Vegan Collard Greens
Vegan collard greens are a delicious and nutritious dish that can be enjoyed as a side or main course. This recipe provides a flavorful and plant-based twist on a classic Southern favorite.
Ingredients
- 1 bunch of collard greens, stems removed and leaves chopped
- 1 onion, diced
- 3 cloves of garlic, minced
- 1 tablespoon olive oil
- 1 cup vegetable broth
- 1 teaspoon smoked paprika
- 1/2 teaspoon red pepper flakes
- Salt and pepper to taste
Instructions
- In a large pot, heat the olive oil over medium heat.
- Add the diced onion and minced garlic, and sauté until the onion is translucent.
- Add the chopped collard greens to the pot and stir to combine with the onion and garlic.

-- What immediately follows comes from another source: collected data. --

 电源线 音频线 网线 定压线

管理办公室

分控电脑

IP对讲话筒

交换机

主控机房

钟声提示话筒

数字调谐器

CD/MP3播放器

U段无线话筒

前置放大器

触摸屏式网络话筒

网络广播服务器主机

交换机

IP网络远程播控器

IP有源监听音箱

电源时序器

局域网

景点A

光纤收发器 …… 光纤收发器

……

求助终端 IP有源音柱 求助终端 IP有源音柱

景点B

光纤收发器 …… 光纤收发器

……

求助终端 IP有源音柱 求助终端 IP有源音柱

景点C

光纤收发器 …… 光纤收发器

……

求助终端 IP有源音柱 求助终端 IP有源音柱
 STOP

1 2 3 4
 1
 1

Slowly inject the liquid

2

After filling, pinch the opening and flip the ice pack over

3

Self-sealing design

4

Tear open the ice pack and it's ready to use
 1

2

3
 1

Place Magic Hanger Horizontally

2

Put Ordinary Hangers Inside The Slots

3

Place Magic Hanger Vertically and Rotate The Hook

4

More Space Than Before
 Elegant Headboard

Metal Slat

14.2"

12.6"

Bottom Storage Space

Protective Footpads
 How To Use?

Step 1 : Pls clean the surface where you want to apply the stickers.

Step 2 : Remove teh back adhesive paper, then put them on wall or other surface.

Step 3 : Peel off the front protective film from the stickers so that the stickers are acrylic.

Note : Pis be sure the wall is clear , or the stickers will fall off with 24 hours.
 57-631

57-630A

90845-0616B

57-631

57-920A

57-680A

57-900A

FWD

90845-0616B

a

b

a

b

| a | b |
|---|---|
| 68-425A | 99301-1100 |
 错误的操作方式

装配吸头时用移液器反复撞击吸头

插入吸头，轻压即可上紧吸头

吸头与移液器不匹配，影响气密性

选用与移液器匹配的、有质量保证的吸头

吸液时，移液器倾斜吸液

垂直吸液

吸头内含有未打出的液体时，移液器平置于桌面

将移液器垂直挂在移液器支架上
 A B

- Pour in the vegetable broth and season with smoked paprika, red pepper flakes, salt, and pepper.
- Cover the pot and let the collard greens simmer for 30-40 minutes, stirring occasionally, until they are tender.
- Once cooked, adjust the seasoning if needed and serve hot.
Cooking & Preparation
- Preparation time:
- 10 minutes
- Cooking time:
- 40 minutes
- Total time:
- 50 minutes
- Cooking method
- Stovetop
Nutritional facts per 1 serving
- Calories
- 150 per serving
- Carbohydrates
- 20g
- Protein
- 8g
- Fat
- 5g
Supplies
Large pot Knife Cutting board Measuring spoons Measuring cup
Tools
Serving spoon Cover for the pot
Serving suggestions
Serve the vegan collard greens with a side of cornbread or over a bed of quinoa for a complete meal.
Tips & tricks
For added flavor, you can also incorporate a splash of apple cider vinegar or a sprinkle of nutritional yeast before serving.